ABOUT THIS TASK | Print the listing below from its opening line through the line holding "Young handsome African", both ends included.

***

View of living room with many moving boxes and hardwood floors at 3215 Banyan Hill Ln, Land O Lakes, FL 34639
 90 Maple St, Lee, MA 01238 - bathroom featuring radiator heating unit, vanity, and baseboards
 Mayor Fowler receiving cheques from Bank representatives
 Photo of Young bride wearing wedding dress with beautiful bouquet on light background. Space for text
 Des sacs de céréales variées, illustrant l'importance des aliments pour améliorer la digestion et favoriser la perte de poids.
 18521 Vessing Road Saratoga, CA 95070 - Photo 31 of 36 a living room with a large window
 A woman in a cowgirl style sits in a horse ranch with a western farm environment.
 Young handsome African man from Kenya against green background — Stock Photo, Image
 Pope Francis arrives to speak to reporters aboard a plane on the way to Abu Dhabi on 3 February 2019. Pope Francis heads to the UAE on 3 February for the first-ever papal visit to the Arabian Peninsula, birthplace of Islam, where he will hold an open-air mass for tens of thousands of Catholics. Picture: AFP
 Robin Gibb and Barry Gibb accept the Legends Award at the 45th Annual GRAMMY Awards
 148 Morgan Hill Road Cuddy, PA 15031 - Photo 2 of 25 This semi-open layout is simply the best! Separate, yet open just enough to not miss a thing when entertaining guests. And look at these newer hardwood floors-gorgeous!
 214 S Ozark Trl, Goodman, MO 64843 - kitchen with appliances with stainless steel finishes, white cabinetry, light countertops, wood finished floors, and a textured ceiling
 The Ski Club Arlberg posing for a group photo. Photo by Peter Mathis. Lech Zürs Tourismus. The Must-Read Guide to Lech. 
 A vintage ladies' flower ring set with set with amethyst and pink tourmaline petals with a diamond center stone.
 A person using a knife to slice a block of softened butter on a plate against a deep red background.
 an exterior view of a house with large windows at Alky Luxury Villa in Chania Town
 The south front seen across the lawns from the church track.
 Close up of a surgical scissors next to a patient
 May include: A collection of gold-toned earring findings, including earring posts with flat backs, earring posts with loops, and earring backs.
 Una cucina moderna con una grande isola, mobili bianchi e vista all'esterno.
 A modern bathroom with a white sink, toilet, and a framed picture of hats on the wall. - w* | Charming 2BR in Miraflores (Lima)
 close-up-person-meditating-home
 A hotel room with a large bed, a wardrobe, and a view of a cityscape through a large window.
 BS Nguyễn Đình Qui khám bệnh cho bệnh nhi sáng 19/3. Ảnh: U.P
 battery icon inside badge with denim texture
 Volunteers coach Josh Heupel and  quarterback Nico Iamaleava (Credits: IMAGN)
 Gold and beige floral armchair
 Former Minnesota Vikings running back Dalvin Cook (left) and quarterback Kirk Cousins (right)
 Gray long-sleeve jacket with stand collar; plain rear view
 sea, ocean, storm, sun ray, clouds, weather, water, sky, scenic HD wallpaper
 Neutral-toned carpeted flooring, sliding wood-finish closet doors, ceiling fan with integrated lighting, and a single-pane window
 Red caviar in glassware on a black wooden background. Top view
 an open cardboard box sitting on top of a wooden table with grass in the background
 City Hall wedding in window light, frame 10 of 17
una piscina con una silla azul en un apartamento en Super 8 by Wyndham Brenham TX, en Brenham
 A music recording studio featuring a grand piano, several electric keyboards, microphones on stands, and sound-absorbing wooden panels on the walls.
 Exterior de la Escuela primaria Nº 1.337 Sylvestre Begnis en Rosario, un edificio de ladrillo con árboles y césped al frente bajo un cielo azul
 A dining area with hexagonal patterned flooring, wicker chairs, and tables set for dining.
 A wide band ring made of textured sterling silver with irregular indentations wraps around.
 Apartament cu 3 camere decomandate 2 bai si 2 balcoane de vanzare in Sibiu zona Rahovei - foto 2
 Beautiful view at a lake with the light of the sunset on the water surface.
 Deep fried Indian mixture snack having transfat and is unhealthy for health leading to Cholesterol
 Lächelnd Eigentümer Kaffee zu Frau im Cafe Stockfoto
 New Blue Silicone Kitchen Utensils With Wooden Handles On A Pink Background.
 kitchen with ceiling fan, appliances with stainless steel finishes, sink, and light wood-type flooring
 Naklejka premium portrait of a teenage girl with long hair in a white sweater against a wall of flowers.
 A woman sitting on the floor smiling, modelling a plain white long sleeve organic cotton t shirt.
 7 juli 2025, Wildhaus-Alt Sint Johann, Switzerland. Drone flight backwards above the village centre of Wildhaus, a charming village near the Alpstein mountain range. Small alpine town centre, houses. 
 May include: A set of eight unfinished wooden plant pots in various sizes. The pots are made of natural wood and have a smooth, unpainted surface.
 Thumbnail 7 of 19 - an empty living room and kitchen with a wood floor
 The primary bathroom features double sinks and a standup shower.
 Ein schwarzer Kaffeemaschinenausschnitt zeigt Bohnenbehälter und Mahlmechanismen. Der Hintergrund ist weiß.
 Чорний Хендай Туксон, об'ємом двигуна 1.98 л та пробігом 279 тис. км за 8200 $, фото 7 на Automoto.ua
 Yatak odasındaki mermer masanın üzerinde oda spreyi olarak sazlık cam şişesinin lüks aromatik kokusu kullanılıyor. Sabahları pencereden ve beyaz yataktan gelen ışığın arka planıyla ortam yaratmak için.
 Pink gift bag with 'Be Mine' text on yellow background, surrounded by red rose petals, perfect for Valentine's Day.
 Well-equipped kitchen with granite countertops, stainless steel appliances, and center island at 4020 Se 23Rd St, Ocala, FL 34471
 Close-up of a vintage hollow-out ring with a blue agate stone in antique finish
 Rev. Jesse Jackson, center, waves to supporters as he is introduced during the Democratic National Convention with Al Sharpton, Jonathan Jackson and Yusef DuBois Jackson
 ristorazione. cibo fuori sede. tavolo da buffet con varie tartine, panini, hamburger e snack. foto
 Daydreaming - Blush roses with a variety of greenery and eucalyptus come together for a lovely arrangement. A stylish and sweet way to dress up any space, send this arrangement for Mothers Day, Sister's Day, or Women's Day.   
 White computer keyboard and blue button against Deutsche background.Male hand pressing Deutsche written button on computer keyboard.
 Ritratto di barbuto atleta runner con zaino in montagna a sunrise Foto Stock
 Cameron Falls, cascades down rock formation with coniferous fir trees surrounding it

***

RESULT OF THE EXERCISE |
View of living room with many moving boxes and hardwood floors at 3215 Banyan Hill Ln, Land O Lakes, FL 34639
 90 Maple St, Lee, MA 01238 - bathroom featuring radiator heating unit, vanity, and baseboards
 Mayor Fowler receiving cheques from Bank representatives
 Photo of Young bride wearing wedding dress with beautiful bouquet on light background. Space for text
 Des sacs de céréales variées, illustrant l'importance des aliments pour améliorer la digestion et favoriser la perte de poids.
 18521 Vessing Road Saratoga, CA 95070 - Photo 31 of 36 a living room with a large window
 A woman in a cowgirl style sits in a horse ranch with a western farm environment.
 Young handsome African man from Kenya against green background — Stock Photo, Image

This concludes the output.